### TEXT FOR ANALYSIS
Jessica Spinelli, first author of the team’s published paper in Science (“Metabolic Recycling of Ammonia via Glutamate Dehydrogenase Supports Breast Cancer Biomass”) added, “we found that repressing ammonia metabolism stunts tumor growth in mice. Therefore, inhibition of ammonia assimilation or ammonia production may be rational strategies for therapy design.

 

Ammonia is a byproduct of cellular metabolism, which is removed from the cells and carried away in blood vessels to the liver, from where it cleared through the urea cycle. Rapidly growing and proliferating cells, such as cancer cells, need a ready supply of nutrients, but they also generate an excess of metabolic waste, including ammonia, which is exported into the environment surrounding the cells. Tumors are poorly vascularized, however, which means that ammonia tends to build up in the tumor microenvironment.

The researchers showed that rather than being adversely affected by the presence of high levels of ammonia, cultured breast cancer cells exhibited increased growth rates, doubling seven hours faster than cells grown without ammonia. Exposing 3D cultures to ammonia also promoted cell proliferation and led to 50% increases in the cell-surface area of clusters, when compared with control cultures.

 

Ammonia is produced from the breakdown of glutamine and asparagine. To investigate how tumors handle high levels of ammonia, the team labeled the nitrogen on glutamine and followed the fate of the labeled ammonia that was generated when glutamine was metabolized by the cells.

 

As they traced the labeled ammonia, the team analyzed more than 200 cellular metabolites in breast cancer cells and in human xenografts transplanted into mice. They discovered that cancer cells efficiently recycled the ammonia produced and incorporated it primarily into the amino acid glutamate and its derivatives. The findings indicated that around 20% of the cellular glutamate pool contained recycled nitrogen.

 

Further studies in mice bearing human breast tumors showed that the ammonia that accumulated in the tumor microenvironment was used directly by the cancer cells for amino acid synthesis.

 

Ammonia assimilation by tumor cells in vitro and in vivo required the enzyme glutamate dehydrogenase (GDH). Further in vitro studies showed that GDH-depleted cancer cells weren’t able to benefit from the otherwise growth-boosting effects of exposure to ammonia, and the depletion of GDH in xenografts decreased tumor growth in experimental mice.

### EXTRACTED ENTRIES
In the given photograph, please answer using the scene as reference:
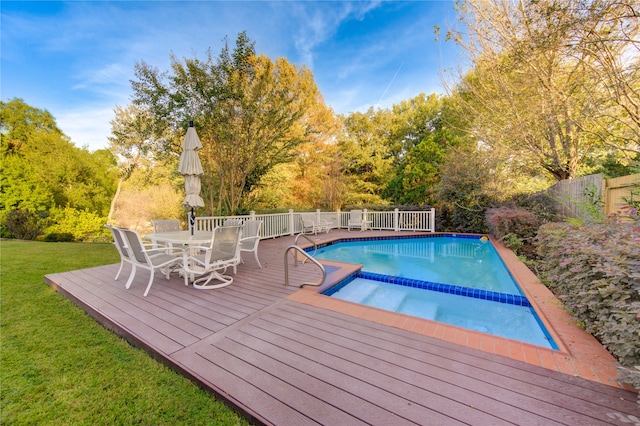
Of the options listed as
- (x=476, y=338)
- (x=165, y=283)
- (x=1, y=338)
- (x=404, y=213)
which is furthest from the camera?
(x=404, y=213)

### ASSIGNMENT 1
Translate this sentence from the text on ammonia recycling in breast cancer into German: "Ammonia assimilation by tumor cells in vitro and in vivo required the enzyme glutamate dehydrogenase (GDH)."
### ASSIGNMENT 2
Retype the part of the text on ammonia recycling in breast cancer from "The researchers showed" to "by the cells.".

### EXERCISE RESULT 1
Die Assimilation von Ammoniak durch Tumorzellen in vitro und in vivo erforderte das Enzym Glutamatdehydrogenase (GDH).

### EXERCISE RESULT 2
The researchers showed that rather than being adversely affected by the presence of high levels of ammonia, cultured breast cancer cells exhibited increased growth rates, doubling seven hours faster than cells grown without ammonia. Exposing 3D cultures to ammonia also promoted cell proliferation and led to 50% increases in the cell-surface area of clusters, when compared with control cultures.

 

Ammonia is produced from the breakdown of glutamine and asparagine. To investigate how tumors handle high levels of ammonia, the team labeled the nitrogen on glutamine and followed the fate of the labeled ammonia that was generated when glutamine was metabolized by the cells.